WouldHave · 04/12/2016 08:27

Trifle, you are confusing the fact that OP said he doesn't have a diagnosis of autism with the issue of childhood trauma, which is accepted and uncontested. An official diagnosis isn't the be-all and end-all: the law, for example, does not require a diagnosis to have been made for someone to be regarded as disabled for disability discrimination purposes, and there have been numerous cases where people have been found liable for disability discrimination without any diagnosis.

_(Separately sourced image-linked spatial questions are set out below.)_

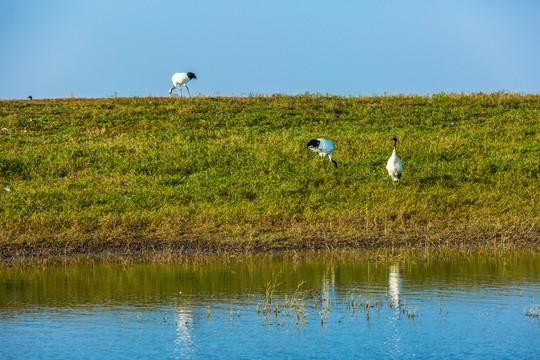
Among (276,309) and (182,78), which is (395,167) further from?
(182,78)

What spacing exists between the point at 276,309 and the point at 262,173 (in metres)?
13.1

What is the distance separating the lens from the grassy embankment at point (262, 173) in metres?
16.6

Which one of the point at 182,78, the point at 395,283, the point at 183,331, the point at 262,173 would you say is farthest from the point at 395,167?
the point at 182,78

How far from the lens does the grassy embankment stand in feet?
54.4

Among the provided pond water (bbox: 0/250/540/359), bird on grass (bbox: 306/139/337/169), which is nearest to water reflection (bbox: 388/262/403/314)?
pond water (bbox: 0/250/540/359)

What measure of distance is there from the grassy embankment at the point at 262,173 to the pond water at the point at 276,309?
8.18ft

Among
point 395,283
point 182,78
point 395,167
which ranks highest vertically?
point 182,78

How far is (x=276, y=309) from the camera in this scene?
10.0m

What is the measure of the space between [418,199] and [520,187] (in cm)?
390

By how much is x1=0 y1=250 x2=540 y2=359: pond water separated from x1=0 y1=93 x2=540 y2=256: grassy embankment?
98.2 inches

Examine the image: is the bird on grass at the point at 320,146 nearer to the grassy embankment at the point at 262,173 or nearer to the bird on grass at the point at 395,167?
the grassy embankment at the point at 262,173

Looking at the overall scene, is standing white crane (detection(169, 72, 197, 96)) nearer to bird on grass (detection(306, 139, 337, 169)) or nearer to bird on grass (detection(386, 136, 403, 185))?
bird on grass (detection(306, 139, 337, 169))

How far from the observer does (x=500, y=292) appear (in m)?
11.2

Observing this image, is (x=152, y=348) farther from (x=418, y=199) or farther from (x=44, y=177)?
(x=44, y=177)
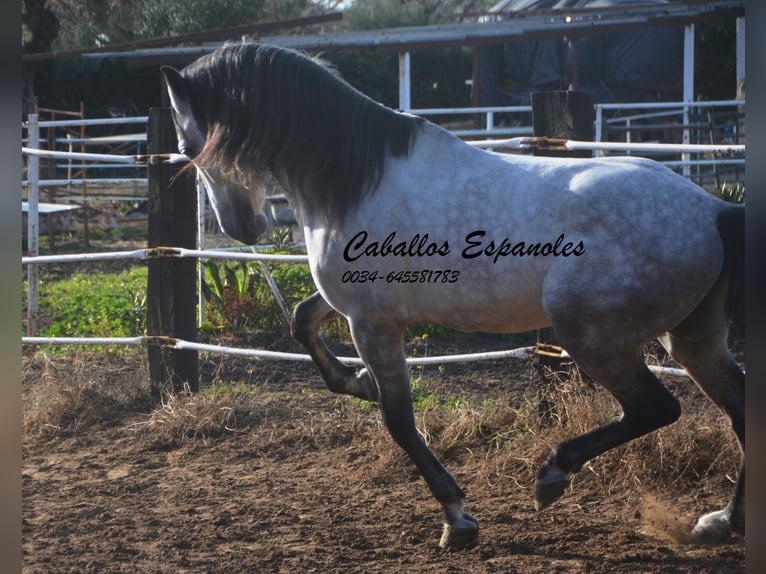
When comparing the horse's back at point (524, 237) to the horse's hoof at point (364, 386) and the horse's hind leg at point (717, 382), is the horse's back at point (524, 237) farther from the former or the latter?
the horse's hoof at point (364, 386)

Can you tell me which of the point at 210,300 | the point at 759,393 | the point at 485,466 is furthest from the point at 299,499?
the point at 210,300

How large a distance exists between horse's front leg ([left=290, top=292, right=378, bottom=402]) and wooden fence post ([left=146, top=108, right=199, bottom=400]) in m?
1.71

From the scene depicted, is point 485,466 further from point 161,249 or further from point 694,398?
point 161,249

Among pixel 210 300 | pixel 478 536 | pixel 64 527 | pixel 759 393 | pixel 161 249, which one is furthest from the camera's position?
pixel 210 300

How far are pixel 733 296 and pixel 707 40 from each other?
66.0 feet

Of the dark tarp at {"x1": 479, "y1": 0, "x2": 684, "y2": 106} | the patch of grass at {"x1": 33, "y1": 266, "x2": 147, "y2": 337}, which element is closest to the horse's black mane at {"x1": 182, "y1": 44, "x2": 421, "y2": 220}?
the patch of grass at {"x1": 33, "y1": 266, "x2": 147, "y2": 337}

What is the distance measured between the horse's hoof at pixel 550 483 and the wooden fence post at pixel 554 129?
1.20 m

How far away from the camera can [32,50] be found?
2153cm

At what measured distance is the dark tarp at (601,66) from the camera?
1875 cm

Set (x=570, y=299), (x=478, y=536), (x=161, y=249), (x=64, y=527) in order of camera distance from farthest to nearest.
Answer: (x=161, y=249) < (x=64, y=527) < (x=478, y=536) < (x=570, y=299)

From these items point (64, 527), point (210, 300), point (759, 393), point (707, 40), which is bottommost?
point (64, 527)

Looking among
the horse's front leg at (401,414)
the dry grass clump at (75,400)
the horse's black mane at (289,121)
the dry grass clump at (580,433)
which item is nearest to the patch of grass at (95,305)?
the dry grass clump at (75,400)

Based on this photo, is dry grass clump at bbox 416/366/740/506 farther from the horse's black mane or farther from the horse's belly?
the horse's black mane

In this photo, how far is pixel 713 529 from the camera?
2.90 metres
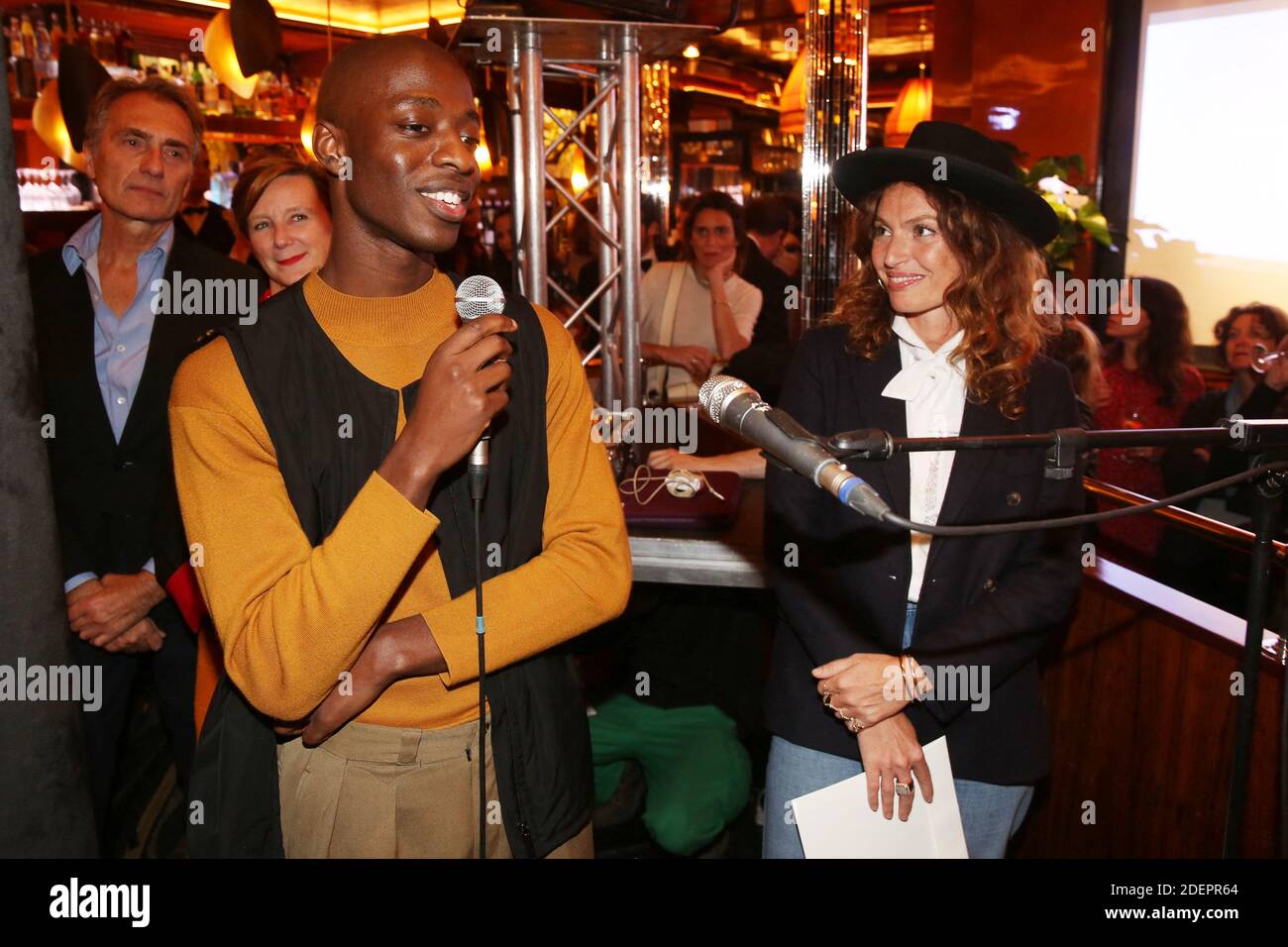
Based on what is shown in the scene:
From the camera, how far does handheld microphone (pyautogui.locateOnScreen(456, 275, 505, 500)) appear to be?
137cm

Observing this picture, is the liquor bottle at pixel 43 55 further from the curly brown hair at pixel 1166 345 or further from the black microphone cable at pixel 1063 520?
the black microphone cable at pixel 1063 520

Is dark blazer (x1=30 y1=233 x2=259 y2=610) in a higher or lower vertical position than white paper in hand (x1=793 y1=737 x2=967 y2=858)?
higher

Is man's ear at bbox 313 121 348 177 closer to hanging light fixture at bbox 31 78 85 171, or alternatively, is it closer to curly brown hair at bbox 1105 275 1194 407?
curly brown hair at bbox 1105 275 1194 407

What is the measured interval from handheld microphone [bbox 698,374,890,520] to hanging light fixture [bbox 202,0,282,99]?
15.1 ft

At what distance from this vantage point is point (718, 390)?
1271 millimetres

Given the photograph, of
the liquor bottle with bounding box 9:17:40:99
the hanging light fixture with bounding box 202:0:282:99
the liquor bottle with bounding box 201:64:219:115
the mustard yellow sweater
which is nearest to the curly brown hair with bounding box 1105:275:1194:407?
the mustard yellow sweater

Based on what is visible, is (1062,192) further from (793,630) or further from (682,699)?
(793,630)

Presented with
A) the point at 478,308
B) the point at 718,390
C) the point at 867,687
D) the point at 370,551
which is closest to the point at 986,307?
the point at 867,687

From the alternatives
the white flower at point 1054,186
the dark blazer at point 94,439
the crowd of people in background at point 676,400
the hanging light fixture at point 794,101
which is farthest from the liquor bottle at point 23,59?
the white flower at point 1054,186

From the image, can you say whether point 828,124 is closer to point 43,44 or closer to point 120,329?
point 120,329

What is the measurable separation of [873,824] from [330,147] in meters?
1.45

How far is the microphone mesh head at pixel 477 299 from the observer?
4.62 feet

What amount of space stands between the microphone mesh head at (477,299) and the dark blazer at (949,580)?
74 centimetres

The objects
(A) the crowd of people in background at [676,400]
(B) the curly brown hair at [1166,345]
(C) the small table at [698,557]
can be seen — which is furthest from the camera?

Trifleorbust · 04/12/2016 08:33

WouldHave: Again, I know all this re. a diagnosis. Childhood trauma is not a recognised disability. I have read the thread carefully and don't believe I am confused.

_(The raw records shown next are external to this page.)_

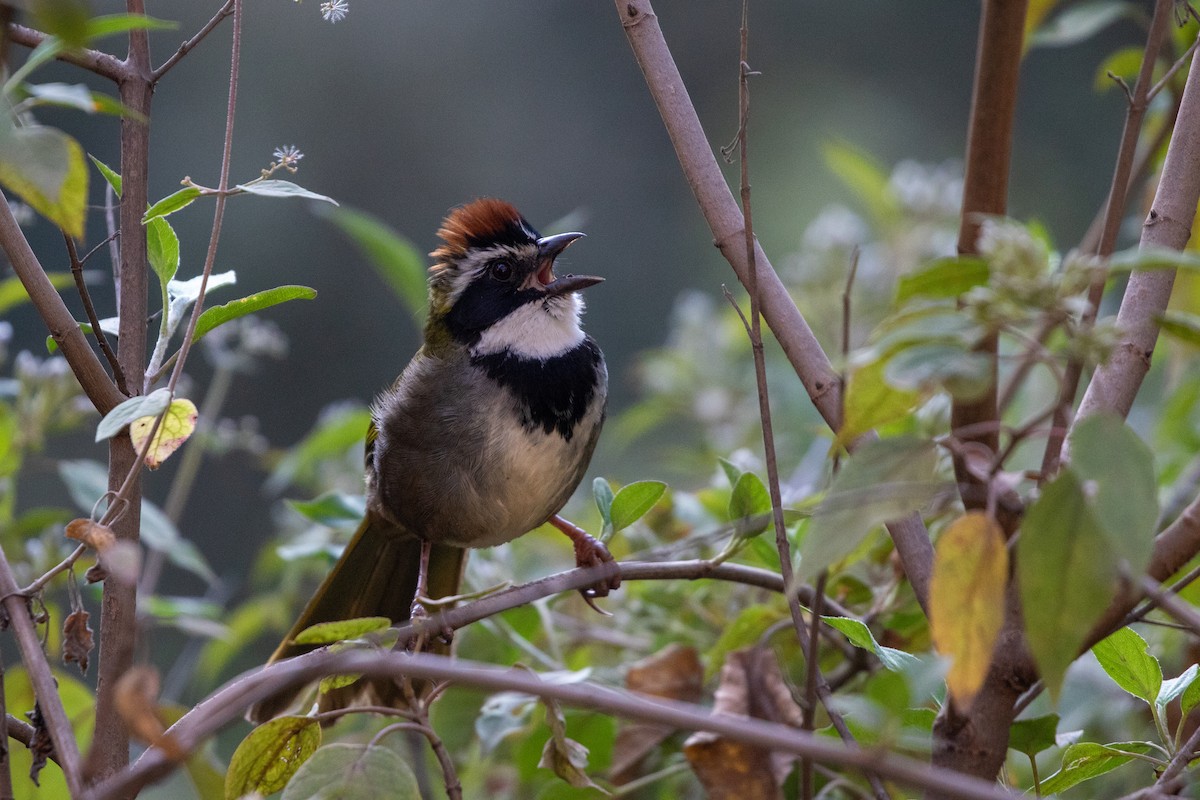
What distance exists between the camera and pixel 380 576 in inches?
98.7

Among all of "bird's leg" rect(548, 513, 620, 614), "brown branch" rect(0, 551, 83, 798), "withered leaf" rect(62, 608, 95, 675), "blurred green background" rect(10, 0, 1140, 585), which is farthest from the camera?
"blurred green background" rect(10, 0, 1140, 585)

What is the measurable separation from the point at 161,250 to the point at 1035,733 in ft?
3.86

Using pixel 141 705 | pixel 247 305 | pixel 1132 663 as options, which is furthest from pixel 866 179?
pixel 141 705

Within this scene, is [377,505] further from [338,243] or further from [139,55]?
[338,243]

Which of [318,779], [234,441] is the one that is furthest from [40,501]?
[318,779]

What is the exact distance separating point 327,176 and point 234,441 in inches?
198

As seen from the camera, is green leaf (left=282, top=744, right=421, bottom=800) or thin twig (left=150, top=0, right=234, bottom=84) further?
thin twig (left=150, top=0, right=234, bottom=84)

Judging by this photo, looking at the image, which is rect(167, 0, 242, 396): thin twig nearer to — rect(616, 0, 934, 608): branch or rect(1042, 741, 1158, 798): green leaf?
rect(616, 0, 934, 608): branch

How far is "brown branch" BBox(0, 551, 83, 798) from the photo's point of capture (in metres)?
1.02

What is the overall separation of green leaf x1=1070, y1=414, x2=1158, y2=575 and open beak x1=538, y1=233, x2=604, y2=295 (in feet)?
6.03

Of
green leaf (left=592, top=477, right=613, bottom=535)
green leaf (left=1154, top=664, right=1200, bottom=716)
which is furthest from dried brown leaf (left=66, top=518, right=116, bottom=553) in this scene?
green leaf (left=1154, top=664, right=1200, bottom=716)

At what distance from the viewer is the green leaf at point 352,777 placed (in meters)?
1.08

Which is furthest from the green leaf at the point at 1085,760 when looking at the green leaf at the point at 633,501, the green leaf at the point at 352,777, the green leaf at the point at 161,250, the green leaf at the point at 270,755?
the green leaf at the point at 161,250

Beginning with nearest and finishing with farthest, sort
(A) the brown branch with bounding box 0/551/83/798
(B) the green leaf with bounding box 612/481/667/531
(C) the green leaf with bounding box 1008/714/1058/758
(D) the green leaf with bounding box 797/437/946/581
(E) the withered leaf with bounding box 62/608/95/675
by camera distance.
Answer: (D) the green leaf with bounding box 797/437/946/581 → (A) the brown branch with bounding box 0/551/83/798 → (E) the withered leaf with bounding box 62/608/95/675 → (C) the green leaf with bounding box 1008/714/1058/758 → (B) the green leaf with bounding box 612/481/667/531
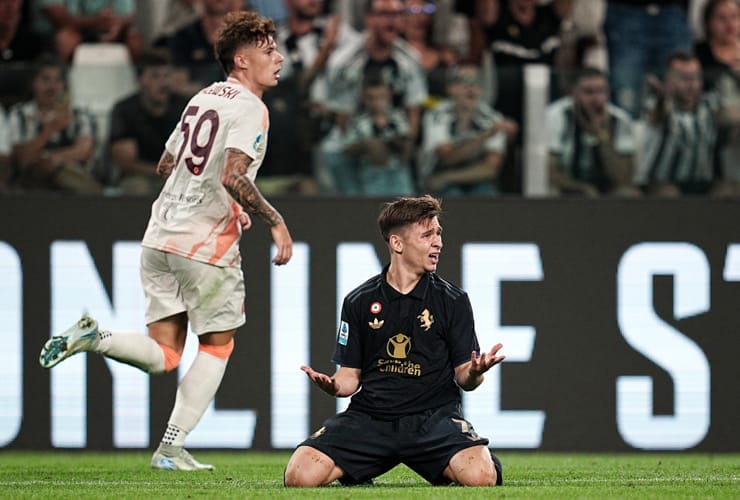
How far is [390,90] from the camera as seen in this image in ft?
28.9

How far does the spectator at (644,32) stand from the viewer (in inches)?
390

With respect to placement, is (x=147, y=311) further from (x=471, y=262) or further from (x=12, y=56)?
(x=12, y=56)

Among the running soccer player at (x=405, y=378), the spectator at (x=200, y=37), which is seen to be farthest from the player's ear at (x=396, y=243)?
the spectator at (x=200, y=37)

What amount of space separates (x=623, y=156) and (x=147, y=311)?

Anyway, I am going to step away here as I think I have made my points repeatedly. We seem to simply disagree about the issues.

Italiangreyhound · 04/12/2016 09:20

I did not say she sgpukdbe tarred a d feathered! Just for the record, Trifle Smile

ValaMalDoran · 04/12/2016 09:22

op please come over to the special needs board. You are correct that this should never have happened. You won't find understanding here though for the most part. I want to live in this magic place where you can just get a diagnosis.

As a parent of a child stuck in the referral system I assume since you say possible autism that he's been referred, especially as the school appear to have worked with the senco to put plans in place to help him.

The problem here is the TA has undermined the teacher by going against the plans set up for him. This has escalated things and tbh the teacher was probably incredibly uncomfortable and confused. It sounds to me like the TA is one who either doesn't understand Autism or refuses to believe it unless they have that piece of paper that says he has it.

Please use the back to school meeting to discuss how you and the school can work together and what you can BOTH do to prevent recurrence.

Trifleorbust · 04/12/2016 09:29

Italiangreyhound: I didn't say you specifically said this.

Italiangreyhound · 04/12/2016 10:05

I know Trifle just wanting to go on record as a non-tar-and-feather-er! Wink

Italiangreyhound · 04/12/2016 10:09

user1471439727 why shouldn't't the OP post here? Do you here on mimsnet or here in AIBU?

As far as being humiliated some children may find being shouted at for no good reason humiliating.

Italiangreyhound · 04/12/2016 10:12

A consequence is what happens as a result of something else. So many, many things are consequences.

I absolutely think this is a consequence.

Perhaps the consequence of the child being shouted at was him swearing, and the consequence of that was him bring excluded. So the TA very much set this on motion, IMHO.

No, hold back on the tar and feathers, but yes, find a way to avoid repetitions.

Italiangreyhound · 04/12/2016 10:19

By the way the OP did not say shouts in his face or raises her voice in the opening post. She said "The TA hates his colouring and shouts at him to stop. He then shouts back. It then turns into a shouting match." This suggested a sustained campaign of unpleasant behaviour initiated by the TA , not a one off loss of temper.

Trifleorbust · 04/12/2016 10:22

Italiangreyhound: Perhaps the consequence of the child being shouted at was him swearing, and the consequence of that was him bring excluded.

In the sense of strict causation, yes, but equally in the cause might be seen as the fact that he was colouring in! You have to separate causation from culpability, or every time a child goes to isolation because he/she is rude to me it's my fault for asking them not to be rude to me. Unless we know the TA behaved inappropriately (and I honestly don't think we do from what has been shown here) the only direct cause of the exclusion was the child's extreme reaction to being told off.

I do sympathise because I know these are complex issues, but you really can't run a school in the way some people here are suggesting and expect students to do well.